Do you know your PSMA-tracer? Variability in the biodistribution of different PSMA ligands and its potential impact on defining PSMA-positivity prior to PSMA-targeted therapy

Jan Heilinger; Katrin Sabine Roth; Henning Weis; Antonis Fink; Jasmin Weindler; Felix Dietlein; Philipp Krapf; Klaus Schomäcker; Bernd Neumaier; Markus Dietlein; Alexander Drzezga; Carsten Kobe

doi:10.1186/s13550-024-01190-7

Do you know your PSMA-tracer? Variability in the biodistribution of different PSMA ligands and its potential impact on defining PSMA-positivity prior to PSMA-targeted therapy

EJNMMI Res. 2025 Jan 10;15(1):4. doi: 10.1186/s13550-024-01190-7.

Authors

Affiliations

¹ Department of Nuclear Medicine, University Hospital of Cologne, Kerpener Straße 62, 50937, Cologne, Germany.
² Computational Health Informatics Program, Boston Children's Hospital, Harvard Medical School, Boston, MA, 02115, USA.
³ Institute of Neuroscience and Medicine, Nuclear Chemistry (INM-5), Forschungszentrum Jülich GmbH, Wilhelm-Johnen-Straße, 52428, Jülich, Germany.
⁴ Institute of Radiochemistry and Experimental Molecular Imaging, University Hospital of Cologne, Kerpener Straße 62, 50937, Cologne, Germany.
⁵ Department of Nuclear Medicine, University Hospital of Cologne, Kerpener Straße 62, 50937, Cologne, Germany. [email protected].

^# Contributed equally.

Abstract

Background: In clinical practice, several radiopharmaceuticals are used for PSMA-PET imaging, each with distinct biodistribution patterns. This may impact treatment decisions and outcomes, as eligibility for PSMA-directed radioligand therapy is usually assessed by comparing tumoral uptake to normal liver uptake as a reference. In this study, we aimed to compare tracer uptake intraindividually in various reference regions including liver, parotid gland and spleen as well as the respective tumor-to-background ratios (TBR) of different ¹⁸F-labeled PSMA ligands to today's standard radiopharmaceutical ⁶⁸Ga-PSMA-11 in a series of patients with biochemical recurrence of prostate cancer who underwent a dual PSMA-PET examination as part of an individualized diagnostic approach.

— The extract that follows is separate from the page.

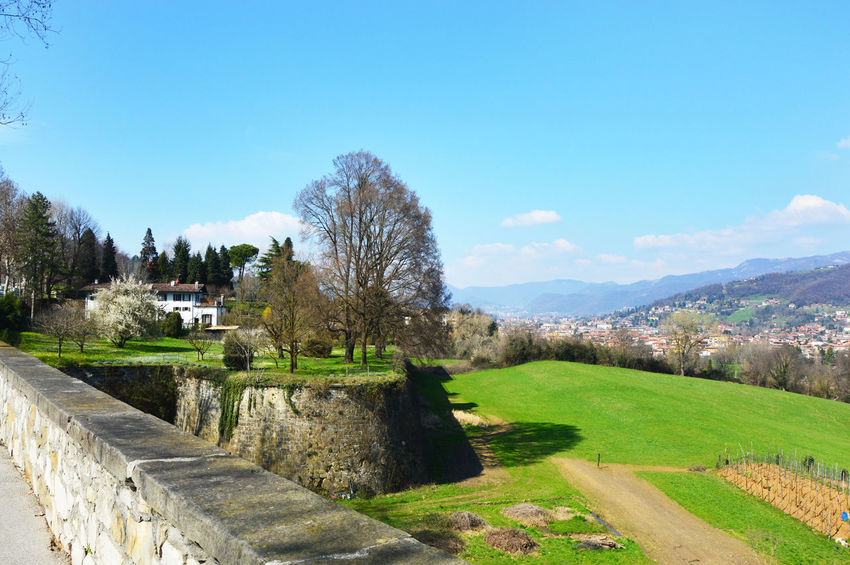 Beautiful Landscape Bergamo Bergamo <3 Bergamo Alta Bergamo Alta Citta Bergamo City Bergamo High City View Bergamo Italia Bergamo ıtalia Bergamo, Italia Bergamoalta Cameratree Castle Ruin Detail Church Flags In The Wind  Funicular Houses And Windows Italia Italy Italy❤️ Italy🇮🇹 Point Of View Pointofview Tower Viewpoint EyeEmNewHere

Results: Differences in background activity among different PSMA-PET tracers lead to variations in tumor-to-background ratios (TBR). In [¹⁸F]F-DCFPyL-PET, TBR with the liver as the reference organ (TBR_liver) was comparable to [⁶⁸Ga]Ga-PSMA-11-PET, while [¹⁸F]F-PSMA-1007-PET and [¹⁸F]F-JK-PSMA-7-PET showed significantly lower values. Using the parotid gland as the reference (TBR_parotidgland), [¹⁸F]F-DCFPyL-PET exhibited significantly higher values, whereas [¹⁸F]F-PSMA-1007-PET and [¹⁸F]F-JK-PSMA-7-PET were comparable. For the spleen (TBR_spleen), [¹⁸F]F-JK-PSMA-7-PET was comparable, but [¹⁸F]F-DCFPyL-PET and [¹⁸F]F-PSMA-1007-PET showed significantly higher and lower values, respectively. An additional Bland-Altman analyses revealed low bias for [¹⁸F]F-DCFPyL-PET in TBR_parotidgland, whereas significant differences in TBR_liver and TBR_spleen for the other tracers resulted in higher bias.

Conclusion: Different PSMA-PET tracers exhibit distinct biodistribution patterns, leading to variations in tumor-to-background ratios (TBR) in reference organs such as the liver, parotid gland, and spleen. Patient selection for PSMA-directed radioligand therapy is currently based on a semiquantitative approach using the liver as a reference region in [⁶⁸Ga]Ga-PSMA-11-PET. Thus, the use of alternative [¹⁸F]-labeled tracers may result in under- or overestimation of a patient's suitability for therapy. This highlights the importance of a comprehensive understanding of the differences in tracer-specific uptake behavior for accurate decisions regarding PSMA-expression levels. However, as the patient cohort in this study is at earlier disease stages, the generalizability of these findings to later-stage patients remains unclear and requires further investigation.